Justice Robert H. Jackson - (1892-1954), U. S. Supreme Court Justice Source: West Virginia State Board of Education v. Barnette, 1943 (via Information Clearing House)

A couple of 'ups' for Labour

I have it from a member of an audience that contained Sue Kedgley, the Minister of Health, Pete Hodgson, said today in his maiden "state of the health sector" speech, a fat tax was a demonstrably stupid idea. The transaction cost would be prohibitive. And I see HC was pouring cold water on Sue's proposed happy meal ban on radio this morning. Which is more than National MP Jackie Blue could muster. I've said it before. The centre is getting very mushy, very interchangeable. At this rate, come next election, it won't matter which main party wins.

Overbearing bureaucracy

The government is increasingly interfering with the early child education area. Here Early Childhood Council CE, Sue Thorn gives an example of just how stupid their rules can be.

"I know of one centre owner who has spent a large amount of money on laptops for which he has developed software programmes ... He has fitted out a van so these can be taken to all his centres," Thorne said.

"The ministry has decided that the children walking out to the van is a field trip, each time the children visit the van, (so) the centres need written permission from every parent.

"If this sort of control is happening now, we are really concerned about the future when so many more of these nonsense rules are imposed."

State housing research spin-off

A study has revealed that people on the waiting list for state houses have worse health than those already in them. So the researchers conclude we need more state housing.

I suppose it would be too politically incorrect to conduct a study which compared the health of people in state housing to that of people in private housing, controlling for income. But if they did and the second group had better health, then the researchers should logically conclude we need less state housing.

Sunday, April 30, 2006

Best NZ painting

TV One arts show, Frontseat, hosted by the likeable Oliver Driver, has been running a "competition" to find the best NZ painting ever. Here is the winner, announced this evening. "Cass" by Rita Angus. I like her work but I was surprised there wasn't a Goldie in the top ten.

Dissension over Maori seats

There is clear dissension in the National Party over its policy of abolishing the Maori electorates.

National appears to be backing away from one of its major policies - abolishing the Maori seats in parliament.

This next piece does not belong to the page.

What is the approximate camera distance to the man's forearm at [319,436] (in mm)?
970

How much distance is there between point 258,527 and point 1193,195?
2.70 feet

The party now accepts it doesn't have enough support for the idea and that pursuing it may jeopardise a potential coalition deal with the Maori Party.


But....

National leader Don Brash is rubbishing claims the party is softening its policy on the Maori seats.

Brash is pouring cold water on suggestions National is rethinking its plan to abolish the seats.

"I'm making it clear to you the National Party remains committed to the abolition of the Maori seats," he says.


There they go again. Pragmatism before principle.

Selective morality

The following is from a blog called Capitalism Bad; Tree Pretty - so you get the gist.

"There should be no consequences for people on the sickness benefit or the DPB (or the unemployment benefit, but that's another rant) if they avoid WINZ's 'employment services'. Otherwise the state is compelling people who have a societally recognised reason not to work in paid employment at that time to do things that the state believes will help them return to work at some future time."

The glaring problem here is the writer opposes the state compelling anyone on a benefit to do something. But she must uphold the state's right to compel people to pay taxes. In her world Benefit Boulevard is a one-way street. If enough of us went down it the country would collapse.